» Exercise details: Keep the pictures out, please, and set down every record exactly.

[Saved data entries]
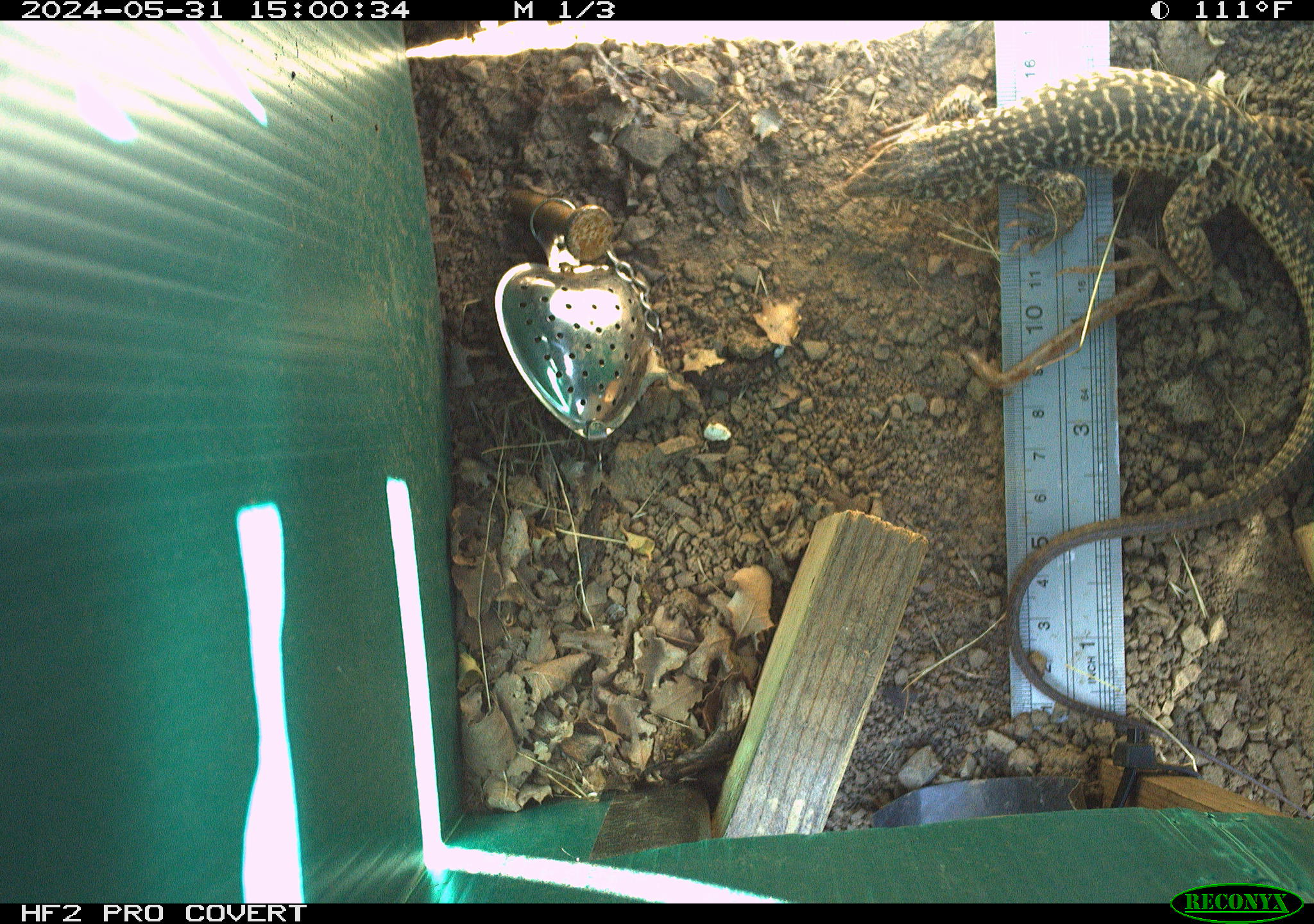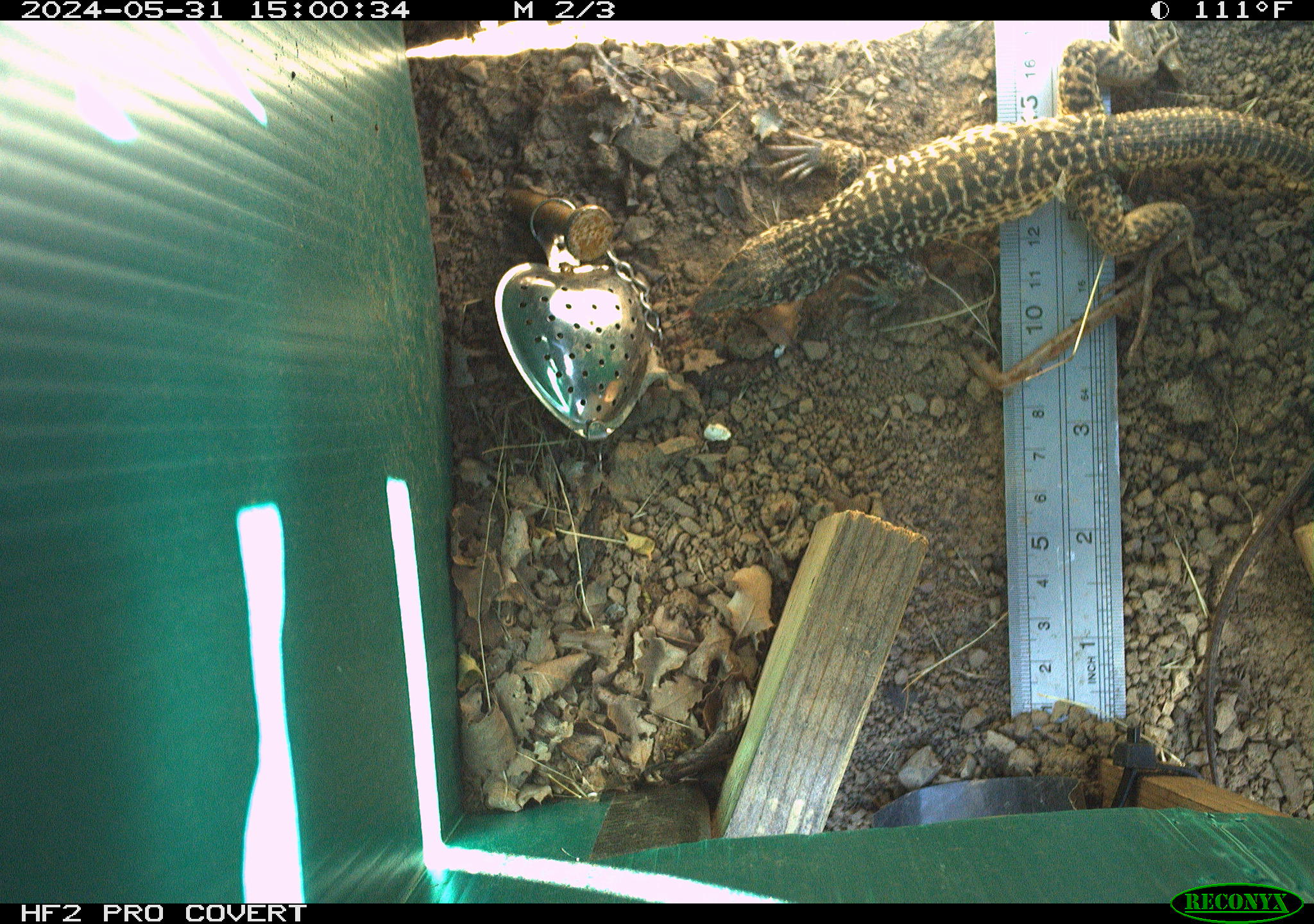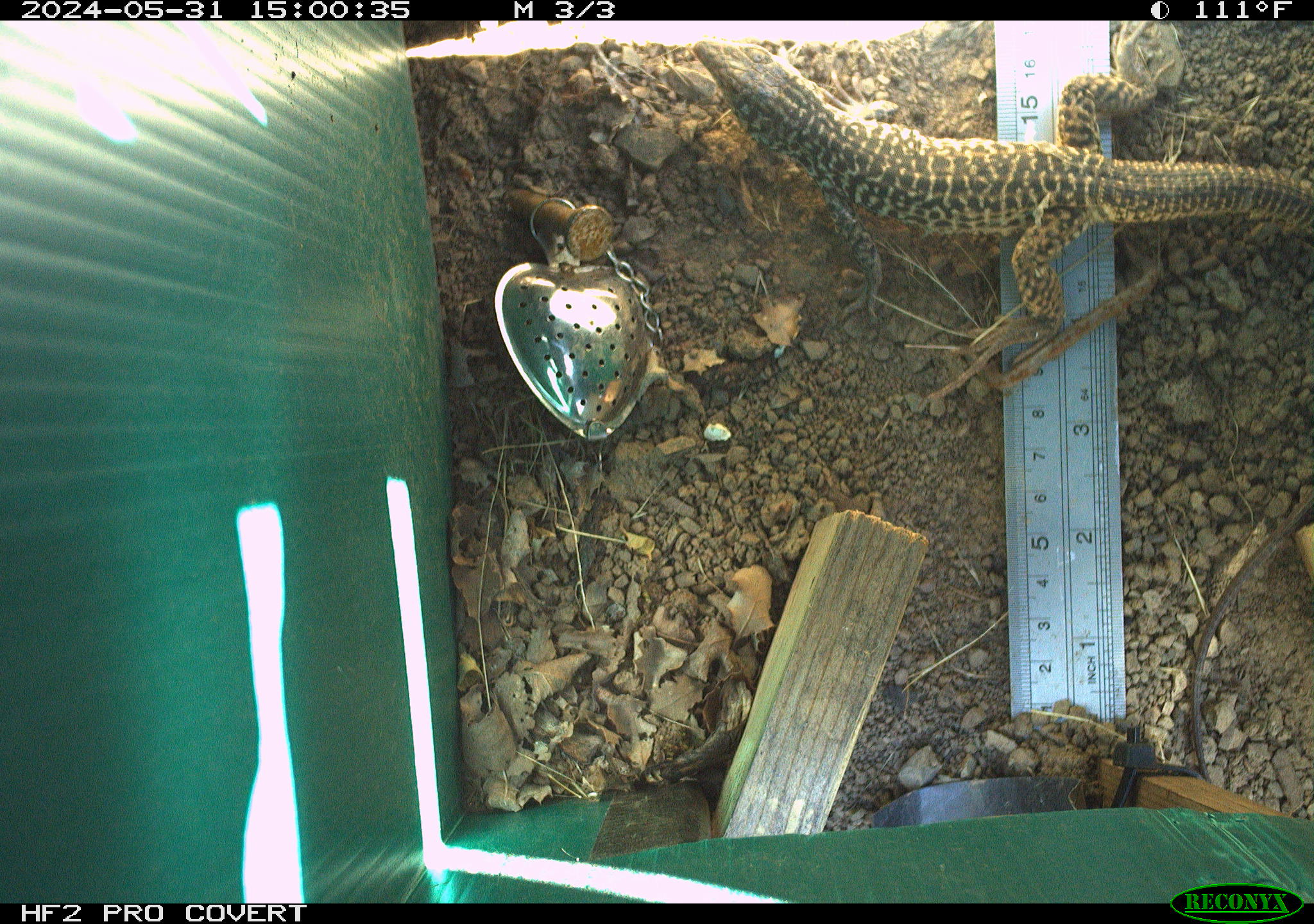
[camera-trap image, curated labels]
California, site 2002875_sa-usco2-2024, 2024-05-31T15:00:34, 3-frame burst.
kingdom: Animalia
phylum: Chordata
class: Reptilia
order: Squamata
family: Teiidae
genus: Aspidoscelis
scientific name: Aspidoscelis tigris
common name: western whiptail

» Answer space:
[camera-trap image, curated labels]
California, site 2002875_sa-usco2-2024, 2024-05-31T15:00:34, 3-frame burst.
kingdom: Animalia
phylum: Chordata
class: Reptilia
order: Squamata
family: Teiidae
genus: Aspidoscelis
scientific name: Aspidoscelis tigris
common name: western whiptail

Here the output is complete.